In parole semplici: il diabete mellito si divide in diabete mellito di tipo 1 e di tipo 2. Ciò che accomuna le due patologie è la presenza di iperglicemia (cioè concentrazione elevata di zucchero nel sangue) a digiuno e dopo i pasti. Le differenze sostanziali, invece, risiedono nel fatto che:

  • il diabete mellito di tipo 1 è una malattia autoimmune è, cioè, causata dalla produzione di anticorpi che distruggono tessuti e organi propri poiché questi ultimi non vengono riconosciuti come appartenenti al corpo;
  • il diabete mellito di tipo 1, detto diabete giovanile, insorge in età pediatrica o, appunto, giovanile;
  • le Isole di Langerhans – collocate all’interno del pancreas e contenenti le cellule deputate alla produzione degli ormoni necessari a regolare il livello di glucosio nel sangue – sono completamente sopite, non funzionanti. 

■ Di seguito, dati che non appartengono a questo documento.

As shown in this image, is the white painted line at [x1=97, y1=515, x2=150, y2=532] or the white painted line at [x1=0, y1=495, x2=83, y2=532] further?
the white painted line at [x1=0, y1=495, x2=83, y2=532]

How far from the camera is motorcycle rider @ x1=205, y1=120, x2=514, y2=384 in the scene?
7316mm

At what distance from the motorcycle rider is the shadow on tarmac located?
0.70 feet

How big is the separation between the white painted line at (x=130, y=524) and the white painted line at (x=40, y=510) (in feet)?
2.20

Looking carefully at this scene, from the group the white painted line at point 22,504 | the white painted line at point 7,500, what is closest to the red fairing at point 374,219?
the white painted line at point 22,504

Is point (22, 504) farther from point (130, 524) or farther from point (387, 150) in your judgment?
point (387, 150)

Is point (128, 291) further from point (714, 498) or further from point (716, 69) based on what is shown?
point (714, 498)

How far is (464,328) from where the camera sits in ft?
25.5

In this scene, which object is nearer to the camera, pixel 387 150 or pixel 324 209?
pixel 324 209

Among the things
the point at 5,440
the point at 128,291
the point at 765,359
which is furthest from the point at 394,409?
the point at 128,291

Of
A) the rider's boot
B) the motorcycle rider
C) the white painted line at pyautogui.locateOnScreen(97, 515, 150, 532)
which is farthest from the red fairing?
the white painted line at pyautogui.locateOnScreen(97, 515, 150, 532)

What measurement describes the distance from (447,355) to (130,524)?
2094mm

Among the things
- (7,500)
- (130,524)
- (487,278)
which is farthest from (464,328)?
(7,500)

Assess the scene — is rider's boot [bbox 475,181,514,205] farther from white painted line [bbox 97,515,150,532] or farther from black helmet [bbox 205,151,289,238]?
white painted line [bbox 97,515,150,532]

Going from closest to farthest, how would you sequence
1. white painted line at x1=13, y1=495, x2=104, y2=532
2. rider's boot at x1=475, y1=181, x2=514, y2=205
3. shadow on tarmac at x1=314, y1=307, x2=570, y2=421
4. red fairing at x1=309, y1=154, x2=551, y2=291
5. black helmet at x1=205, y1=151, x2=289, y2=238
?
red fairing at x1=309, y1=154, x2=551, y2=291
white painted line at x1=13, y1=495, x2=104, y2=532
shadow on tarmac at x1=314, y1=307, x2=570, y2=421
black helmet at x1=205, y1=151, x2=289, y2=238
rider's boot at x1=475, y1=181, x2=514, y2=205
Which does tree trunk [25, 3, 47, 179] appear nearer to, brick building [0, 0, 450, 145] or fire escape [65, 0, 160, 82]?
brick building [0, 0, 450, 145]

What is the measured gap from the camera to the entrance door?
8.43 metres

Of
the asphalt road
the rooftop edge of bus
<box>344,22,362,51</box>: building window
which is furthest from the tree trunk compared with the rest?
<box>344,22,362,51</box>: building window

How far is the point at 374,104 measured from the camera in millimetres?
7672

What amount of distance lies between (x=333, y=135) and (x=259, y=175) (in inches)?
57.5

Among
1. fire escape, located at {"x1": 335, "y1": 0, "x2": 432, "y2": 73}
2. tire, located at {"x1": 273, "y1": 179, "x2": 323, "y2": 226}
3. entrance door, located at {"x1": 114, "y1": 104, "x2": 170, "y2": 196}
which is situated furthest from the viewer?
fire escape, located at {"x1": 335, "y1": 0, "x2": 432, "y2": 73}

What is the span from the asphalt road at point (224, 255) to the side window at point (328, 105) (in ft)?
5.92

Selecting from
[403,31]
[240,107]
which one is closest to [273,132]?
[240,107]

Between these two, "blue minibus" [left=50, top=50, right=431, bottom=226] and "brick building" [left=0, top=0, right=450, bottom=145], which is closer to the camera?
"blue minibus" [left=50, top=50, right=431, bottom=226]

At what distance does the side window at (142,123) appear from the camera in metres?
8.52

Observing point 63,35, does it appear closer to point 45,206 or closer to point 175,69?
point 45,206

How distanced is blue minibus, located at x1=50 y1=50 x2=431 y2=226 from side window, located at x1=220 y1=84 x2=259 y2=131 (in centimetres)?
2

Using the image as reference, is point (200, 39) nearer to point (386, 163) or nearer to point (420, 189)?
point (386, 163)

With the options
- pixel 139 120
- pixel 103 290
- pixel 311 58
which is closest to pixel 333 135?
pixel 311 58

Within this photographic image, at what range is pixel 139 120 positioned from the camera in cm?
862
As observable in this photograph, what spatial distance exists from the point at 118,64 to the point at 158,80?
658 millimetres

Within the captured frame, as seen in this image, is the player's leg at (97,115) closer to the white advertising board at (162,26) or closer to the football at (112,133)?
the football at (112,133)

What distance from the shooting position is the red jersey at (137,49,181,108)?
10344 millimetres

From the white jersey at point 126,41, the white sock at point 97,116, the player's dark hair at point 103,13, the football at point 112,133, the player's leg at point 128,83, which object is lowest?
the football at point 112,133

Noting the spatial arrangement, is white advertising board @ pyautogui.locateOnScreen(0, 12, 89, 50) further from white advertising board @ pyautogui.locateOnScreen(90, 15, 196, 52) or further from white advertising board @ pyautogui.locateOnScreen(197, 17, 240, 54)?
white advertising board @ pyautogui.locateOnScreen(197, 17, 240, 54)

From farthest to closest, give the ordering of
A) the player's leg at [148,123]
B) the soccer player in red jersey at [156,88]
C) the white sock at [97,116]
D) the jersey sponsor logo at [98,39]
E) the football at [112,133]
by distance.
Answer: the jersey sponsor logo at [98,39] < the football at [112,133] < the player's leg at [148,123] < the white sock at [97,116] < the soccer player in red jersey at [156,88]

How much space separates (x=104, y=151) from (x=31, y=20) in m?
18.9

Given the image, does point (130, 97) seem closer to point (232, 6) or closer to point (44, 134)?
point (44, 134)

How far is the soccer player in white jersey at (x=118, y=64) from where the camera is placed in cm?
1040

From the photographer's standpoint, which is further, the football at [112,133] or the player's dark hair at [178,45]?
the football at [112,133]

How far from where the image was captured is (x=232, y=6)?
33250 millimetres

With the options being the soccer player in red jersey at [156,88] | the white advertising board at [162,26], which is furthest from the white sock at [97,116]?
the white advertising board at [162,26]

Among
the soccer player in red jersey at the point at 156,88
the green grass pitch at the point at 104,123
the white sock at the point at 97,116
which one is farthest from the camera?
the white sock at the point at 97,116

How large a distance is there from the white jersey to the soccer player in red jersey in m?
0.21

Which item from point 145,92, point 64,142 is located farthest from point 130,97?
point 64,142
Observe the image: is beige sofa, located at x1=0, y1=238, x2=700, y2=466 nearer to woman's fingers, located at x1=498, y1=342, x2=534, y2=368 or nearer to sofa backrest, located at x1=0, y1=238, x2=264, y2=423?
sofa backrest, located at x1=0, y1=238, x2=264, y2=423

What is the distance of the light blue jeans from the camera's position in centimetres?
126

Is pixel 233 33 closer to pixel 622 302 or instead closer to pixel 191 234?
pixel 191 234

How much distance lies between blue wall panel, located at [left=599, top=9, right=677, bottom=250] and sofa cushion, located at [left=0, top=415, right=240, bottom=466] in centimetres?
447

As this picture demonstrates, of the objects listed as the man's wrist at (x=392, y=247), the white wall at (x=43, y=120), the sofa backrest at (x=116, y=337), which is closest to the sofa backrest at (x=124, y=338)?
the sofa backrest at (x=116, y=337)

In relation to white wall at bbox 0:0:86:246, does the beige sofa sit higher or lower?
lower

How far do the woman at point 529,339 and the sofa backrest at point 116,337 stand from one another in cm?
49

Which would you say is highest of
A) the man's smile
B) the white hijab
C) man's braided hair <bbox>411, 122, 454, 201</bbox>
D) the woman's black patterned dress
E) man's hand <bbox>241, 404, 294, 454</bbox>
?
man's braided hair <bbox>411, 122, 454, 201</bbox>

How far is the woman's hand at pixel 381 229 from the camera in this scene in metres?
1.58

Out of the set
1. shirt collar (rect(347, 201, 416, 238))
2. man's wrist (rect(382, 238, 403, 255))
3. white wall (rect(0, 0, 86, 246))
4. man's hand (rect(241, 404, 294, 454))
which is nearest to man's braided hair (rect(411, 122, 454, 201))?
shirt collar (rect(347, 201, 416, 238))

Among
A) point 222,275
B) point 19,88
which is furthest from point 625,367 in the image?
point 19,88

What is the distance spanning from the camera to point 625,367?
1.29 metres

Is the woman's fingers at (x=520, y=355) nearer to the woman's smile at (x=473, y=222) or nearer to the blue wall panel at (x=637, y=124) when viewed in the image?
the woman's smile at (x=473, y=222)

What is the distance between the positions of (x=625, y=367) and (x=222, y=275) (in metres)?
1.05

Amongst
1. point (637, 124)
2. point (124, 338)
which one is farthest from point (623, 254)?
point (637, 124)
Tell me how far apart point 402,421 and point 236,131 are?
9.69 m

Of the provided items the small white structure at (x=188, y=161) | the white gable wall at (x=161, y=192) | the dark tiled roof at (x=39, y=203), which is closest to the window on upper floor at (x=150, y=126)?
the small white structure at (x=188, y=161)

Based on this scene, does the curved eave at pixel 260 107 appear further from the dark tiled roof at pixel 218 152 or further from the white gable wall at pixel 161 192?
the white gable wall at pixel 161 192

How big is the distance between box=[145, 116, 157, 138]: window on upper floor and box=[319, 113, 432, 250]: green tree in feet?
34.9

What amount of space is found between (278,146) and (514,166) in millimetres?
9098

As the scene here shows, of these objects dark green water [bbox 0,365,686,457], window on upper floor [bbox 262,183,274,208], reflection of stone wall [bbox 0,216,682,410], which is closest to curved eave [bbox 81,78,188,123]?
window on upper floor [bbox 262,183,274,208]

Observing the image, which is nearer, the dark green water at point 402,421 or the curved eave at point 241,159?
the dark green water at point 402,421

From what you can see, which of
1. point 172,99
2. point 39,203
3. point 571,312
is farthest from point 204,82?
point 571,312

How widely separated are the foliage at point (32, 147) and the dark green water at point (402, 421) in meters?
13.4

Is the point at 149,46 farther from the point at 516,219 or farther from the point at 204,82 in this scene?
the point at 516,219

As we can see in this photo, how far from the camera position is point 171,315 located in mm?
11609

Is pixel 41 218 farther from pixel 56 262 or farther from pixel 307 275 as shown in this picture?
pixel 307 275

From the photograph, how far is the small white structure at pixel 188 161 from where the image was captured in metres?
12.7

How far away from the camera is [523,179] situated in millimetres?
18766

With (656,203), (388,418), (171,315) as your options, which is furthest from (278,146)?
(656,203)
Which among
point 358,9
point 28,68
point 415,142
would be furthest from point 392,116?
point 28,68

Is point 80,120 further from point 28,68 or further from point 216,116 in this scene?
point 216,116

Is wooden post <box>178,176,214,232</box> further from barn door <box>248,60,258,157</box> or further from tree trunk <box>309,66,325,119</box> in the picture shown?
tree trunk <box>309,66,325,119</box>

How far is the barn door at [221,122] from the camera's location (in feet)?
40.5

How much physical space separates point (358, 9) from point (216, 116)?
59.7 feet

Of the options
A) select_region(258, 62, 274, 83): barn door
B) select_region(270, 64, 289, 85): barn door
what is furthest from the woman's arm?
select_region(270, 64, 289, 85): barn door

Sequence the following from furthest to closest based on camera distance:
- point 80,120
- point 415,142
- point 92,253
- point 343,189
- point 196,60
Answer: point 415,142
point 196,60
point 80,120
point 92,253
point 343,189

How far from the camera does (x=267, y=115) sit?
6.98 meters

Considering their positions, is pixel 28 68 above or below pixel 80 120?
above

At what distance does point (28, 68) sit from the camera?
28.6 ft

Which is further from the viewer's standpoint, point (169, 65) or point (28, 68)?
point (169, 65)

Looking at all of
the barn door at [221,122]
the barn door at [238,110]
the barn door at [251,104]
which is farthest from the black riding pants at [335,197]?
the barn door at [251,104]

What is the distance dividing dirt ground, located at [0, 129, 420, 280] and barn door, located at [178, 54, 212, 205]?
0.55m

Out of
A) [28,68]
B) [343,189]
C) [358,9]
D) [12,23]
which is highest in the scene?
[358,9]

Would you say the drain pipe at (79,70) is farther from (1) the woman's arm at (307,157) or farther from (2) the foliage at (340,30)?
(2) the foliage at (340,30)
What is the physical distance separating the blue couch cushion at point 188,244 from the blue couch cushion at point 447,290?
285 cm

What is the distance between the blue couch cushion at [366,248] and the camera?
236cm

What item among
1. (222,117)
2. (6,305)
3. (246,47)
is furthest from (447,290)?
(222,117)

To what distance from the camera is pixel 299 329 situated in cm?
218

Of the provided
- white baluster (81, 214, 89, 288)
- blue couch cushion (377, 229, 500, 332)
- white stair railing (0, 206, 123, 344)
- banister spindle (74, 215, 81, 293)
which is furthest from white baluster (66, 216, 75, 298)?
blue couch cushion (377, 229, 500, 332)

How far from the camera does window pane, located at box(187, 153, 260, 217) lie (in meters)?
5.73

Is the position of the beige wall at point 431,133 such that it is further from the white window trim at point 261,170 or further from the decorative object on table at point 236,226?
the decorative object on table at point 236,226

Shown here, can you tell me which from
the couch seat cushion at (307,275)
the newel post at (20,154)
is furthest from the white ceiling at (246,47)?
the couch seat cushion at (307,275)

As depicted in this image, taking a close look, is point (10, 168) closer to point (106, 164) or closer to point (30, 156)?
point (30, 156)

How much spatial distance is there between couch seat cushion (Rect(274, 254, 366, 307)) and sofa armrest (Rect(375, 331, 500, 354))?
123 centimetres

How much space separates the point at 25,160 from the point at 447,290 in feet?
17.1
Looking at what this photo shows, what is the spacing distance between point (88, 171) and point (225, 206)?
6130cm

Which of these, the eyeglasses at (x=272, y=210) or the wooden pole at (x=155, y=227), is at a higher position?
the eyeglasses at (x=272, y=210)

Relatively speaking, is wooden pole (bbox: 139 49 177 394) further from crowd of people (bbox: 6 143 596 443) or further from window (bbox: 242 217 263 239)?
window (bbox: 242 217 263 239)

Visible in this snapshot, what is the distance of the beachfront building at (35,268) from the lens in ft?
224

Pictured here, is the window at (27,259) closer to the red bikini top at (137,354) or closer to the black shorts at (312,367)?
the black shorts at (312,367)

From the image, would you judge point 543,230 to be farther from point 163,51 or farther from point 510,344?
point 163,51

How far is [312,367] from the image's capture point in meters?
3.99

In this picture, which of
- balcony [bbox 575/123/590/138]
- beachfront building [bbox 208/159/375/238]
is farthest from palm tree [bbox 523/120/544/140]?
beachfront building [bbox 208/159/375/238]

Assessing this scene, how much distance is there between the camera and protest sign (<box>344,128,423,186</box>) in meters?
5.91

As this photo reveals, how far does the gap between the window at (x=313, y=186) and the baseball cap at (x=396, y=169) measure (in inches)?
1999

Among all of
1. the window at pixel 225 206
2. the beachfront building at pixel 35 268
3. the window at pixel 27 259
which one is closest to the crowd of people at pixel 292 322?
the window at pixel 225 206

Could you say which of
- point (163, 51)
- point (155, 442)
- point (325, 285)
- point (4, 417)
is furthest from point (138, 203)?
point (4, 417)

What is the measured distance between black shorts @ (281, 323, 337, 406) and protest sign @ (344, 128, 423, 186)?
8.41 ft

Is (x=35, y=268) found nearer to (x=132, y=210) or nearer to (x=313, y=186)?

Inoltre, il diabete mellito di tipo 2 si distingue dal tipo 1 per: cause di insorgenza (generalmente fattori ambientali e qualità della vita) e terapia (generalmente per bocca). 

Vivere con il diabete: terapie e strumenti a supporto

Se, quindi, le cellule delle Isole di Langerhans non sono più attive, l’unico modo che una persona affetta da diabete mellito di tipo 1 ha per sopravvivere è assumere l’insulina dell’esterno. Ma in che modo? 

Ho il diabete da abbastanza tempo per poter ricordare, non senza commuovermi, l’evoluzione che c’è stata nel corso degli anni nel trattamento del diabete mellito di tipo 1. Ho cominciato a curarmi (attenzione a questa parola, la utilizzo per semplicità, ma ci tengo a sottolineare che l’insulina per le persone affette da diabete non è la cura ma l’unico modo per sopravvivere), facendo l’insulina con le siringhe e bucandomi le dita almeno sette volte al giorno per conoscere il valore della glicemia, cioè il valore del glucosio nel sangue.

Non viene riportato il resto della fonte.